# Lista de tarefas:
a – Transcreva fielmente o trecho do texto sobre benefícios fiscais que se inicia em "Nos últimos anos, um" e prossegue até "sobre gastos tributários.".
b – Relacione todas as modalidades de benefícios fiscais enumeradas no texto sobre benefícios fiscais ao defini-los.

# Seção de texto:
Falta de transparência e prestação de contas dos benefícios fiscais: um problema latino-americano

10/12/2019, às 15:40 | Tempo estimado de leitura: 7 min
Por Livi Gerbase, assessora política do Inesc
ONGs latino-americanas, entre elas o Inesc, divulgam panorama geral sobre os benefícios fiscais na América Latina. Altos valores dos gastos tributários, falta de transparência e de prestação de contas são problemas comuns na região.

A América Latina gasta, em média, entre 10% e 20% da sua arrecadação e 4% do PIB por ano na concessão de benefícios fiscais. Eles são isenções, incentivos, deduções e créditos tributários que reduzem a quantidade de impostos pagos por pessoas físicas ou jurídicas ao governo.

Conhecidos na literatura especializada como gastos tributários por serem de fato gastos indiretos do governo realizados pela política tributária, os benefícios podem ser ferramentas para promoção de investimentos, empregos e crescimento econômico. Porém, o mais recente estudo publicado pelo International Budget Partnership (IBP) chega à conclusão de que hoje, apesar dos países gastarem bilhões de dólares com essa política, a sociedade não tem como saber se os ganhos socioeconômicos prometidos estão se efetivando na região, devido à falta de transparência e prestação de contas dos gastos tributários.

Projeto Lateral

Nos últimos anos, um grupo de organizações da sociedade civil latino-americana representando oito países da região, facilitado pelo IBP, desenvolveu  um projeto para promover pesquisa, incidência e aprender sobre gastos tributárias na América Latina. O grupo, intitulado Lateral, publicou estudos sobre os efeitos dos gastos sobre a desigualdade, além de um manual para ajudar a sociedade civil a pesquisar sobre gastos tributários.

Em seu último estudo, “Contabilizados, mas não responsabilizados: transparência nos gastos tributários na América Latina”, de autoria de Paolo de Renzio, as organizações compararam a transparência e prestação de contas nos informes sobre gastos tributários dos países da região, com objetivo de descobrir e comparar o que é possível saber sobre os incentivos outorgados pelos governos latino-americanos.

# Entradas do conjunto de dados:
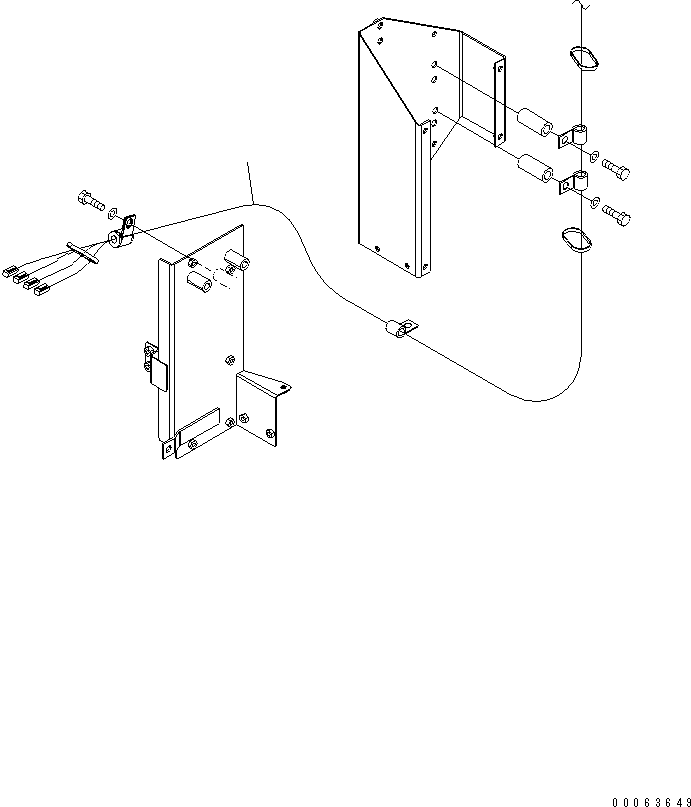 00063649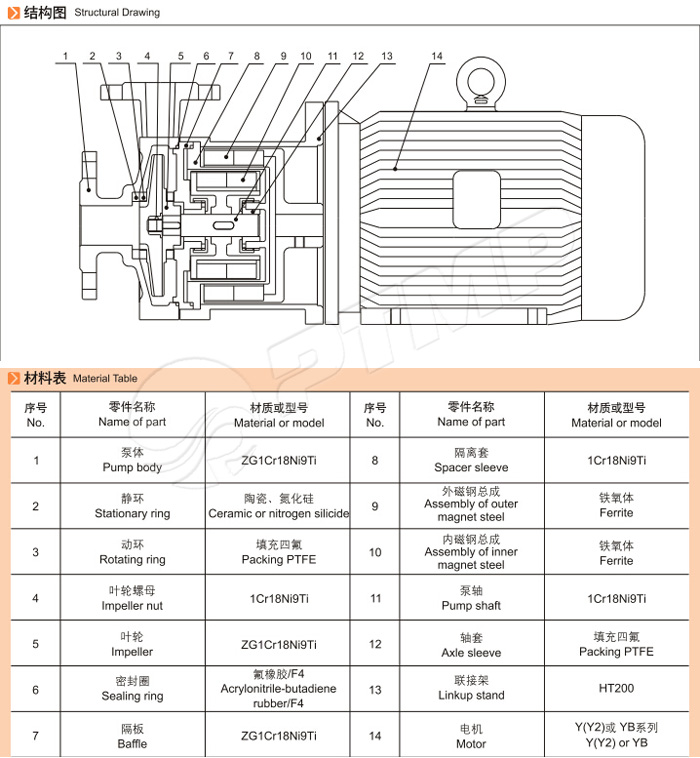 结构图 Structural Drawing

1 2 3 4 5 6 7 8 9 10 11 12 13 14

材料表 Material Table

| 序号 No. | 零件名称 Name of part | 材质或型号 Material or model | 序号 No. | 零件名称 Name of part | 材质或型号 Material or model |
|---|---|---|---|---|---|
| 1 | 泵体 Pump body | ZG1Cr18Ni9Ti | 8 | 隔离套 Spacer sleeve | 1Cr18Ni9Ti |
| 2 | 静环 Stationary ring | 陶瓷、氮化硅 Ceramic or nitrogen silicide | 9 | 外磁钢总成 Assembly of outer magnet steel | 铁氧体 Ferrite |
| 3 | 动环 Rotating ring | 填充四氟 Packing PTFE | 10 | 内磁钢总成 Assembly of inner magnet steel | 铁氧体 Ferrite |
| 4 | 叶轮螺母 Impeller nut | 1Cr18Ni9Ti | 11 | 泵轴 Pump shaft | 1Cr18Ni9Ti |
| 5 | 叶轮 Impeller | ZG1Cr18Ni9Ti | 12 | 轴套 Axle sleeve | 填充四氟 Packing PTFE |
| 6 | 密封圈 Sealing ring | 氟橡胶/F4 Acrylonitrile-butadiene rubber/F4 | 13 | 联接架 Linkup stand | HT200 |
| 7 | 隔板 Baffle | ZG1Cr18Ni9Ti | 14 | 电机 Motor | Y(Y2)或 YB系列 Y(Y2) or YB |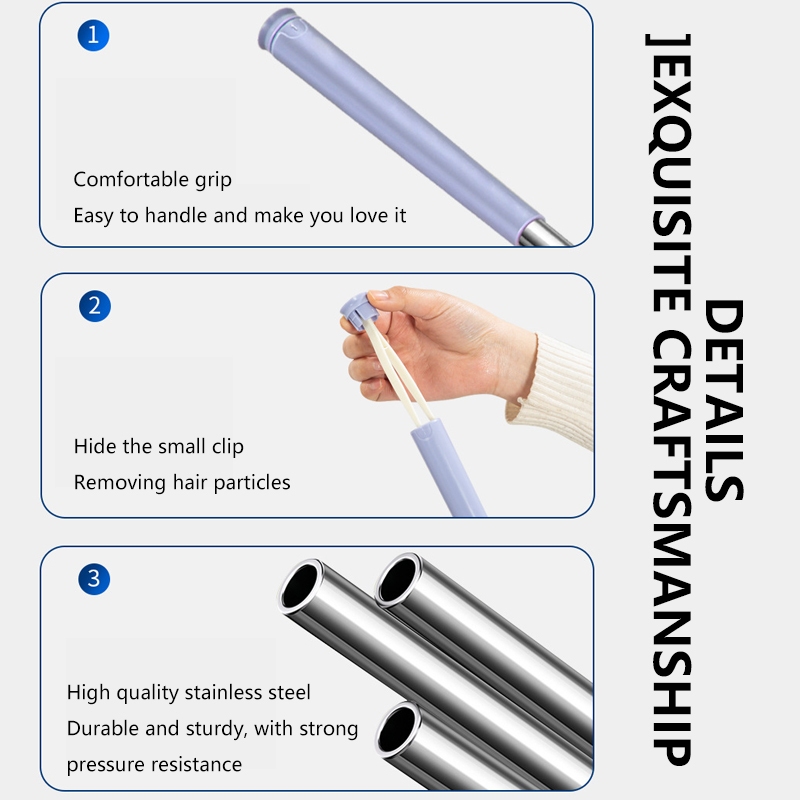 1

Comfortable grip
Easy to handle and make you love it

2

Hide the small clip
Removing hair particles

3

High quality stainless steel
Durable and sturdy, with strong pressure resistance

DETAILS
]EXQUISITE CRAFTSMANSHIP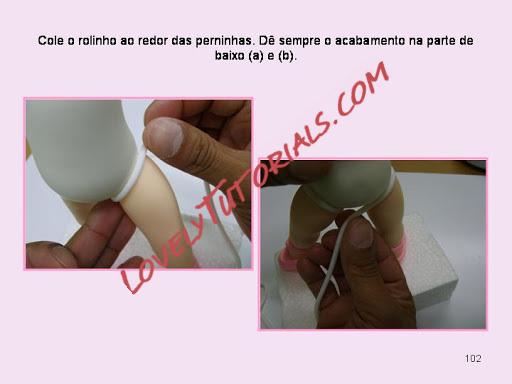 Cole o rolinho ao redor das perninhas. Dê sempre o acabamento na parte de baixo (a) e (b).

LOVELYTUTORIALS.COM

102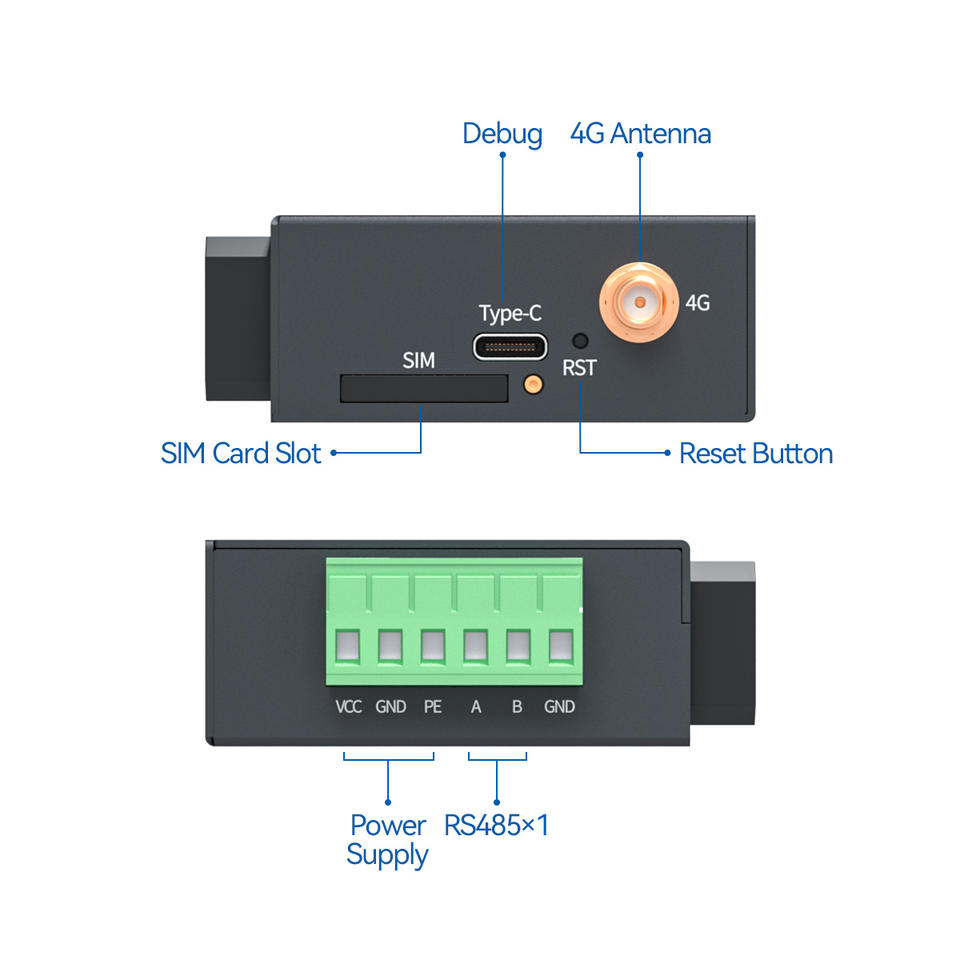 Debug
4G Antenna
Type-C
4G
SIM
RST
SIM Card Slot
Reset Button

VCC GND PE A B GND

Power Supply
RS485×1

# Respostas:
a –
Nos últimos anos, um grupo de organizações da sociedade civil latino-americana representando oito países da região, facilitado pelo IBP, desenvolveu  um projeto para promover pesquisa, incidência e aprender sobre gastos tributárias na América Latina. O grupo, intitulado Lateral, publicou estudos sobre os efeitos dos gastos sobre a desigualdade, além de um manual para ajudar a sociedade civil a pesquisar sobre gastos tributários.

b –
- Isenções
- Incentivos
- Deduções
- Créditos tributários